## SOURCE
Albion Tech&Gen VCT Albion Technology & General Vct Plc - Ordinary Shares : Agm Statement

07/06/2017 1:42pm

UK Regulatory


 
TIDMAATG 
 
 
   At an Annual General Meeting of Albion Technology & General VCT PLC, 
duly convened and held at the City of London Club, 19 Old Broad Street, 
London on 7 June 2017 the following resolutions were passed: 
 
   Ordinary resolutions numbers 1 to 8 were passed. 
 
   The following items of Special Business were passed of which resolution 
9 to 12 were passed as ordinary resolutions and 13 to 16 were passed as 
special resolutions. 
 
   Special Business 
 
   9. Continuation as a venture capital trust 
 
   To continue as a venture capital trust until the Annual General Meeting 
of the Company in 2027. 
 
   10. Amendment of Article 135 
 
   That existing Article 135 in the Articles of Association of the Company 
be deleted and the following new Article 135 be inserted "At the Annual 
General Meeting of the Company in 2027 and, if the Company has not been 
wound-up or unitised or re-organised at each tenth Annual General 
Meeting of the Company thereafter, the Directors shall procure that an 
ordinary resolution will be proposed to the effect that the Company 
shall continue in being as a venture capital trust." 
 
   11. Change of investment policy 
 
   That the Company's investment policy be clarified and amended by the 
insertion of the following paragraphs: 
 
   VCT qualifying investments 
 
   In addition to the above, the investment policy is designed to ensure 
that the Company continues to qualify and is approved as a VCT by HIM 
Revenue and Customs. The maximum amount invested in any one company is 
limited to any HIMRC annual investment limits and, generally, no more 
than 15 per cent. of the Company's assets, at cost, are invested in a 
single company. It is intended that at least 80 per cent. of the 
Company's funds will be invested in VCT qualifying investments. 
 
   Non-VCT qualifying investments 
 
   Funds held prior to investing in VCT qualifying assets or for liquidity 
purposes will be held as cash on deposit, invested in floating rate 
notes or similar instruments with banks or other financial institutions 
with high credit ratings or invested in liquid open-ended equity funds 
providing income and capital equity exposure (where it is considered 
economic to do so). Investment in such open-ended equity funds will not 
exceed 7.5 per cent. of the Company's assets at the time of investment.

## SHORT PROBLEM
Reproduce the AGM statement word for word, everything from "UK Regulatory" down to "8 were passed.".

## DATA SEGMENT
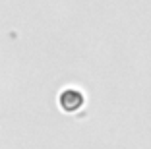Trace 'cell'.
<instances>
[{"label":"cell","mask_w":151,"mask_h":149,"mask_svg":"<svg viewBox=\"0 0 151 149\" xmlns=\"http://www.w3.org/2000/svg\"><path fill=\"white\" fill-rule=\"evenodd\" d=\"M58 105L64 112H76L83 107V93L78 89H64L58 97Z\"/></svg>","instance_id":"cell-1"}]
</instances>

## THE COMPLETED TASK
UK Regulatory


 
TIDMAATG 
 
 
   At an Annual General Meeting of Albion Technology & General VCT PLC, 
duly convened and held at the City of London Club, 19 Old Broad Street, 
London on 7 June 2017 the following resolutions were passed: 
 
   Ordinary resolutions numbers 1 to 8 were passed.